▶ Goal: In the forum question below, what does the asker want the converter to receive so it can choose the icon?

┌─ Passage given

CODEWITHSUNDEEP
wpfxamldatagridwpfdatagrid
char m
char m

Reputation: 8336

How to bind to WPF DataGrid row class instance and not it's property?

I need to decide an icon for a DataGrid-column for a row and thought I let a converter do it. Converter would just get the whole row and then decide by multiple properties which xaml-geometry to return

 <DataGrid CanUserAddRows="False" CanUserResizeColumns="True" CanUserSortColumns="True" IsReadOnly="True" 
               ItemsSource="{Binding SelectedObjectsMmsDataItems}">
        <DataGrid.Resources>
            <DataTemplate x:Key="TypeImageColumnTemplate" >
                <Label Style="{StaticResource DataGridIconColumnLabel}">
                    <Path Data="{Binding???, Converter={StaticResource MmsDataToPathConverter}}" />
                </Label>
            </DataTemplate>
           <DataGrid.Columns>
           <DataGridTemplateColumn Header="{StaticResource ResourceKey=StrIcon}" CellTemplate="{StaticResource TypeImageColumnTemplate}" Width="Auto"/>

How to do this?

└─
┌─ Dataset excerpts

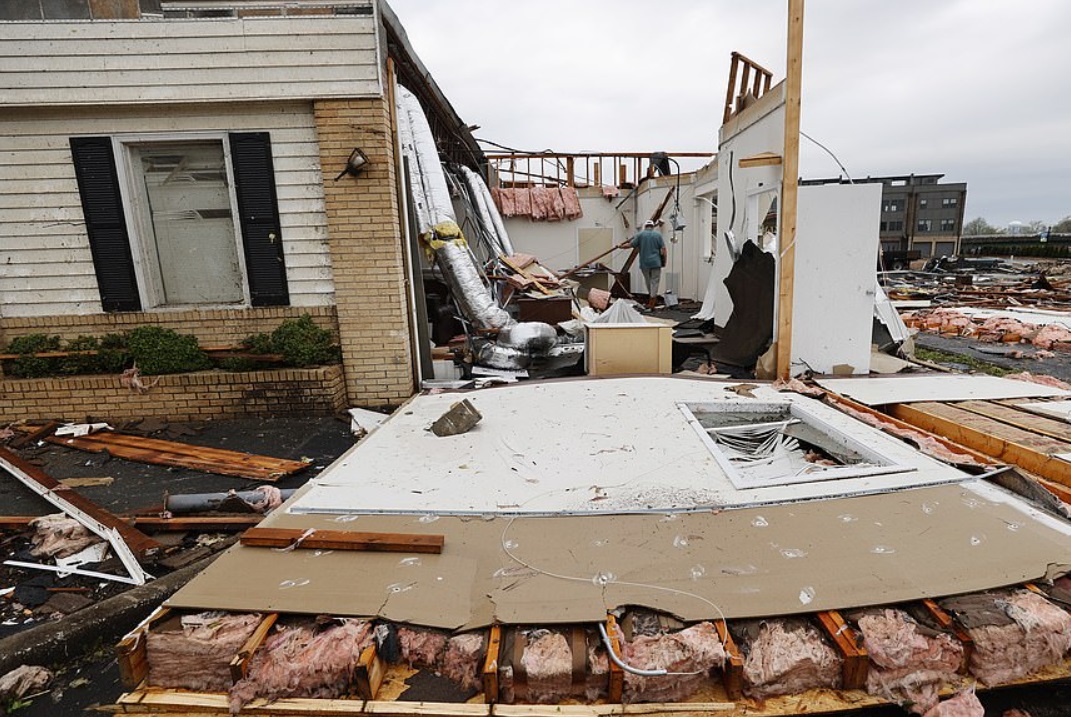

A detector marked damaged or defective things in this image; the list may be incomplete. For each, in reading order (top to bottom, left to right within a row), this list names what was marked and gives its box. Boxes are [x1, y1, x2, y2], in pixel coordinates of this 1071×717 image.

bent utility pole [780, 0, 804, 380]
torn roofing material [165, 378, 1071, 628]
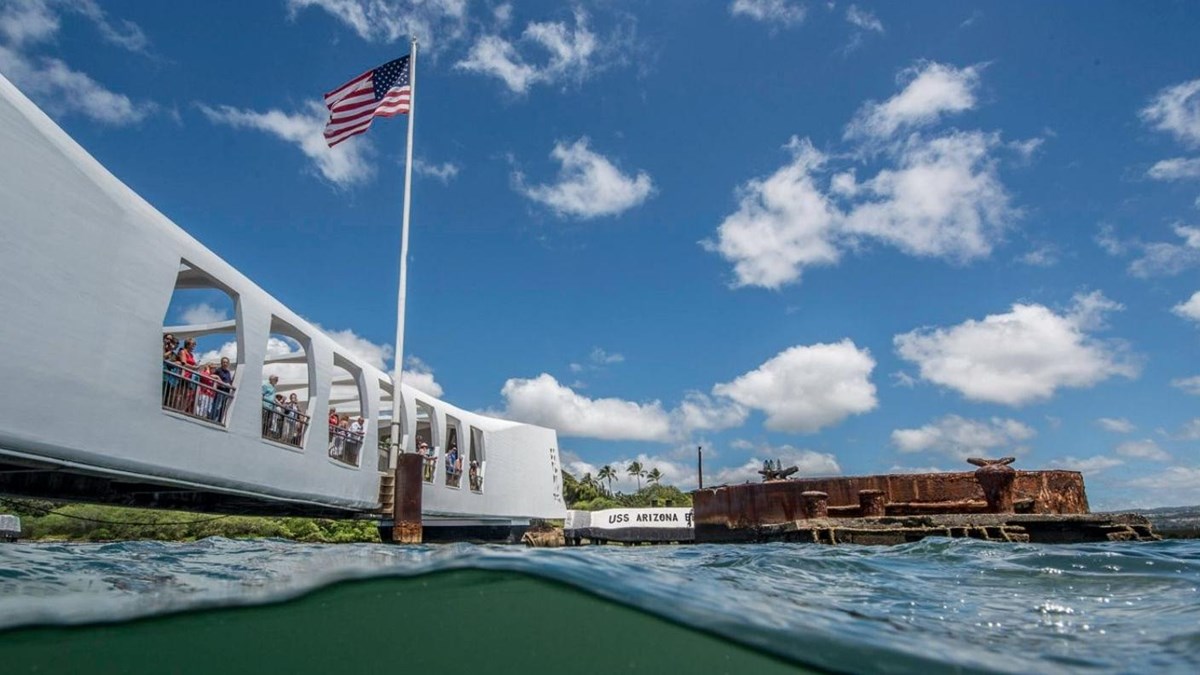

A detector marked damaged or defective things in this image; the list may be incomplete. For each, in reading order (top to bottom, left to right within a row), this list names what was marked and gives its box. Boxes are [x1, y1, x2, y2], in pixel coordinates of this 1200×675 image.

rusted ship wreck [691, 454, 1156, 542]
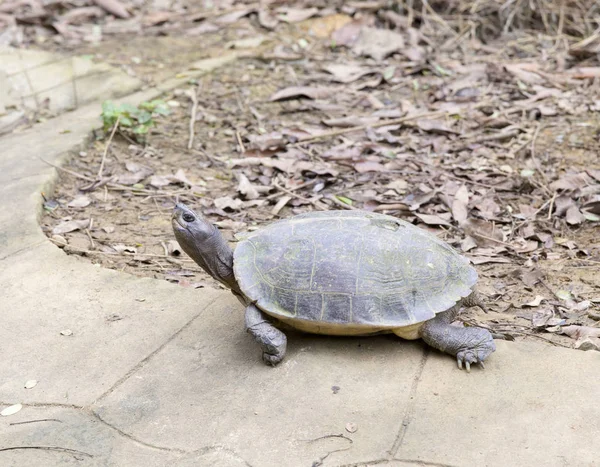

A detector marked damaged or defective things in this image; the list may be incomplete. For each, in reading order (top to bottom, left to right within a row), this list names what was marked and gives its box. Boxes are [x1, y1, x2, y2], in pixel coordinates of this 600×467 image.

crack in concrete [92, 292, 224, 406]
crack in concrete [386, 350, 428, 458]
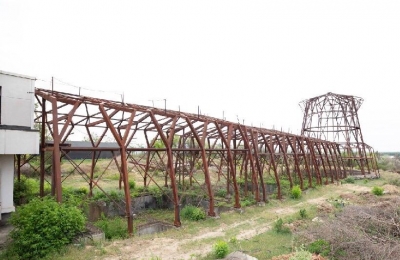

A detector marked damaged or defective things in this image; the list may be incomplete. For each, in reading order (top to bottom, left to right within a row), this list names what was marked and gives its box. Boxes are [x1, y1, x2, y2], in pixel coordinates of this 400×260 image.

rusty steel frame [30, 88, 350, 236]
rusty steel frame [300, 92, 378, 177]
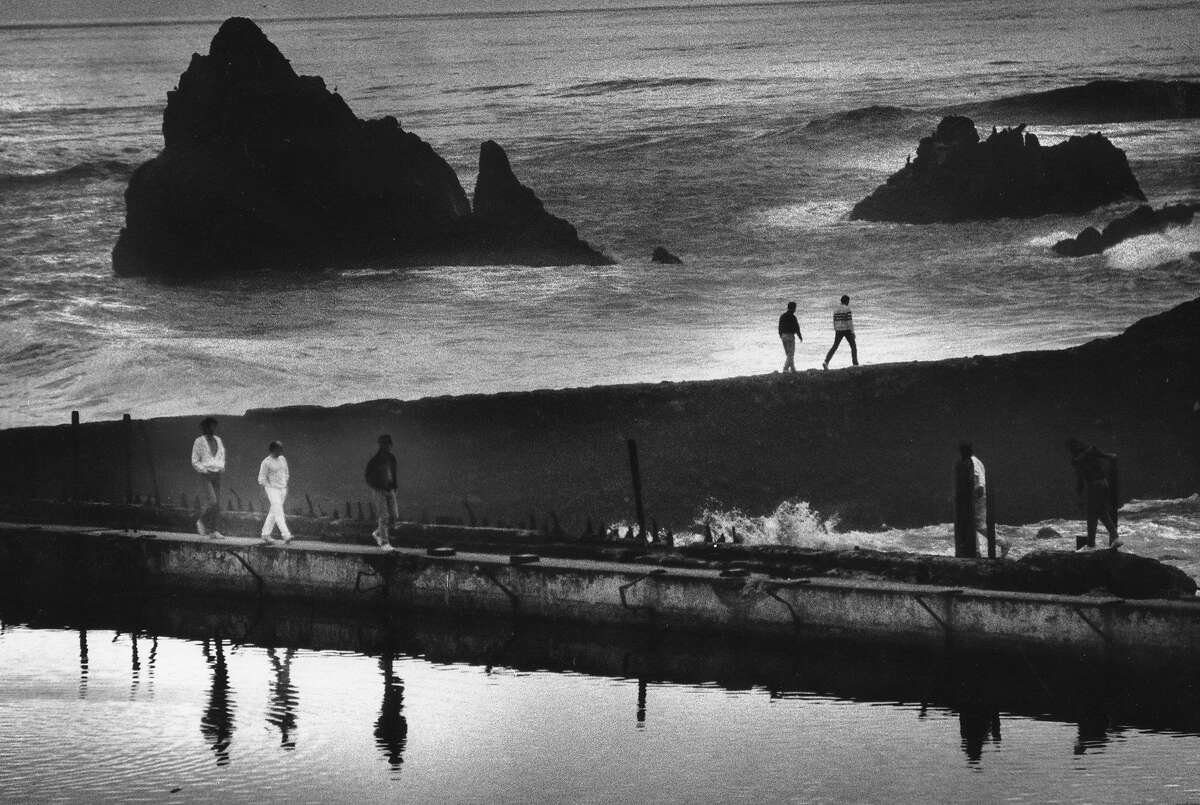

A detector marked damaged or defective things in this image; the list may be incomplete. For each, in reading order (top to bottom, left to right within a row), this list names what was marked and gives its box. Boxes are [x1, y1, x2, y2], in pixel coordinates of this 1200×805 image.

rusted post [628, 441, 648, 542]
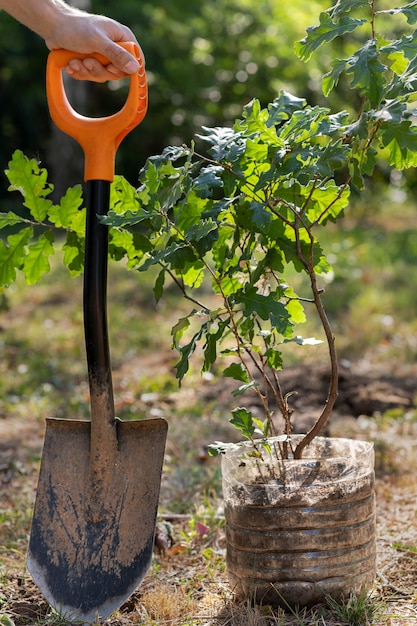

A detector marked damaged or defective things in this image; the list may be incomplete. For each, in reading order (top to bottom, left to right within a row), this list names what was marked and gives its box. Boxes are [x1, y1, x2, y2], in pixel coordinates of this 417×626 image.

└─

▶ Solution to this exercise: The whole row.